Basquiat x Warhol, retour sur une joute artistique devenue iconique

PAUL·E était au vernissage de « Basquiat x Warhol, à quatre mains », l’exposition événement de ce début de printemps, à visiter jusqu'à la fin de l'été à la Fondation Louis Vuitton à Paris.

© Fondation Louis Vuitton
© Fondation Louis Vuitton

Le clou du spectacle ? 160 toiles en tandem parmi les plus célèbres de deux artistes que tout opposait a priori. L’un, peintre blanc établi, père du pop art, né en 1928, évoluant depuis les années 60 dans la jet set new-yorkaise et au firmament de sa célébrité dans les années 80. L’autre, jeune artiste noir de 24 ans, d’origine haïtienne et portoricaine, issu de l’univers du street art (SAMO), et dont le succès fulgurant mais encore fragile témoignait de sa difficulté à se faire une vraie place dans le monde de l’art dominé par un regard eurocentré.

Jean-Michel Basquiat, Andy Warhol, 6.99, 1985
Jean-Michel Basquiat, Andy Warhol, 6.99, 1985

Chronique d’un succès à retardement

Au gré d’une enfilade de tableaux, photographies, objets intimes, œuvres multimédias et témoignages audiovisuels — plus de 300 au total, l’exposition « Basquiat x Warhol, à quatre mains » permet d’embrasser toute la complexité et la profondeur de cette collaboration, qui était finalement écrite dans les cartes — ou finement fomentée. Selon la légende (assez bien documentée), c’est après moult rencontres « fortuites » et furtives que Jean-Michel Basquiat et Andy Warhol sont officiellement présentés l’un à l’autre. Ce tête à tête donnant naissance à un premier chef-d’oeuvre : la célèbre toile intitulée « Dos Cabezas » peinte le jour même par Jean-Michel Basquiat, inspirée d’un polaroïd auto-portait du duo d’artistes pris sur le vif à l’occasion. On apprend aussi, au détour d’une salle d’exposition, que leur conversation artistique commença d’abord sous forme de trio, incluant l’artiste mondialement connu, Francesco Clemente. Certaines de ces toiles à 6 mains sont également exposées, en correspondance avec des images et des photographies d’archives, à l’instar d’oeuvres signées Keith Haring, Jenny Holzer, ou encore Futura 2000.
-.-.-
**TÂCHES À ACCOMPLIR**
- 1) Répondez aux questions suivantes à partir de l'extrait sur l'exposition « Basquiat x Warhol, à quatre mains » :
(a) Dans quelle institution et dans quelle ville l'exposition se tient-elle ?
(b) Combien de toiles en tandem l'exposition présente-t-elle ?
(c) Quelle toile Jean-Michel Basquiat a-t-il peinte le jour même où il a été officiellement présenté à Andy Warhol ?
- 2) Recopiez fidèlement le passage de l'extrait qui commence par « PAUL·E était au » et se poursuit jusqu'à « un regard eurocentré. ».
-.-.-
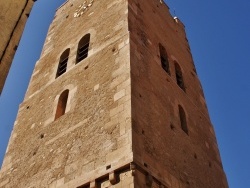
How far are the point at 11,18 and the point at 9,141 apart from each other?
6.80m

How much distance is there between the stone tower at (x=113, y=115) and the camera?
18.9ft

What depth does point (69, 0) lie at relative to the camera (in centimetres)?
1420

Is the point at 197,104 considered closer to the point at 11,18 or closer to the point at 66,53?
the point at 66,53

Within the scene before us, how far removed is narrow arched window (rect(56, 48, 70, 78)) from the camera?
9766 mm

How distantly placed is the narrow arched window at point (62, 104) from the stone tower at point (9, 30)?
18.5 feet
-.-.-
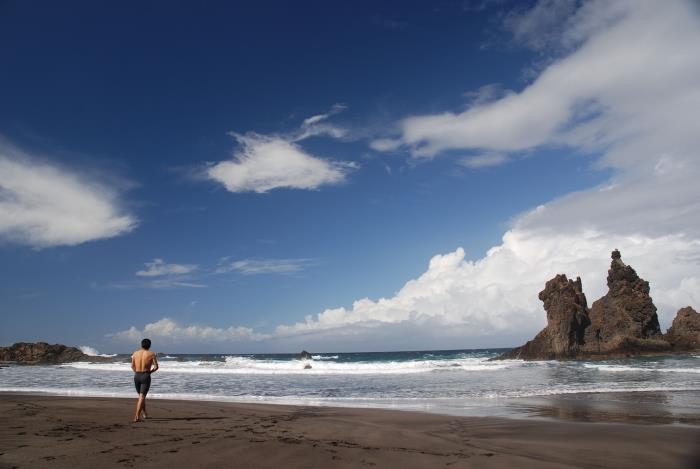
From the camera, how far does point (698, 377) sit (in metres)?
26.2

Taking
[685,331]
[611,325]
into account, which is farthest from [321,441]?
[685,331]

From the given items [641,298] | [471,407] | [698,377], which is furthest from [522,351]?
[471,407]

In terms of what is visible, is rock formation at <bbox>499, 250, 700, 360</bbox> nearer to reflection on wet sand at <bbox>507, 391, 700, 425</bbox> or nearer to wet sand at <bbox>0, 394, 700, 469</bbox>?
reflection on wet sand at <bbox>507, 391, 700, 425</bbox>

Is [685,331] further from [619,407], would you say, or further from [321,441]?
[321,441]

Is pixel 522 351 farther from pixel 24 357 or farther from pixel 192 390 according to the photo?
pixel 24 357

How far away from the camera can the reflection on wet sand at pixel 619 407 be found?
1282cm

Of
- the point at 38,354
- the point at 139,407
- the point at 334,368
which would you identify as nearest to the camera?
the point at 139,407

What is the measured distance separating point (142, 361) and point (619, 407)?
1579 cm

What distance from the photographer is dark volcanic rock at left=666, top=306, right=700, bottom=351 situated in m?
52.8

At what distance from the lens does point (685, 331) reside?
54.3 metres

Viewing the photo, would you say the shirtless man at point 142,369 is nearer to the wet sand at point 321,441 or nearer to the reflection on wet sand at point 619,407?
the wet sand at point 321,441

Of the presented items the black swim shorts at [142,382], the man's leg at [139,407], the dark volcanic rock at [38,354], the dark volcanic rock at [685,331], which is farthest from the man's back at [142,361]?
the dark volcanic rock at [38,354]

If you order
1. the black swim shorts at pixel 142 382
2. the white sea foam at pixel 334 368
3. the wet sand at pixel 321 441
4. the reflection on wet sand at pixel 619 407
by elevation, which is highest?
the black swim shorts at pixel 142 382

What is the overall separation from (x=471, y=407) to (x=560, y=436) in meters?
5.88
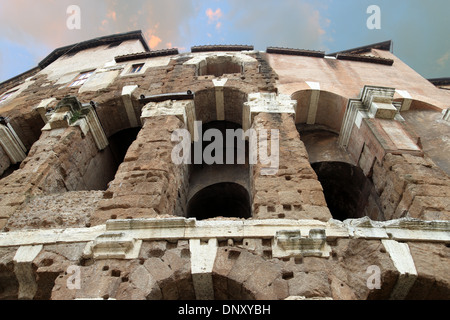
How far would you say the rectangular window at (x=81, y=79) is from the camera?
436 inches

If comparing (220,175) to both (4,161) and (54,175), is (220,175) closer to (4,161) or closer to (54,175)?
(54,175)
-.-.-
**RÉPONSES FOURNIES**
- 1)
(a) À la Fondation Louis Vuitton, à Paris.
(b) 160 toiles.
(c) « Dos Cabezas ».

- 2)
PAUL·E était au vernissage de « Basquiat x Warhol, à quatre mains », l’exposition événement de ce début de printemps, à visiter jusqu'à la fin de l'été à la Fondation Louis Vuitton à Paris.

© Fondation Louis Vuitton
© Fondation Louis Vuitton

Le clou du spectacle ? 160 toiles en tandem parmi les plus célèbres de deux artistes que tout opposait a priori. L’un, peintre blanc établi, père du pop art, né en 1928, évoluant depuis les années 60 dans la jet set new-yorkaise et au firmament de sa célébrité dans les années 80. L’autre, jeune artiste noir de 24 ans, d’origine haïtienne et portoricaine, issu de l’univers du street art (SAMO), et dont le succès fulgurant mais encore fragile témoignait de sa difficulté à se faire une vraie place dans le monde de l’art dominé par un regard eurocentré.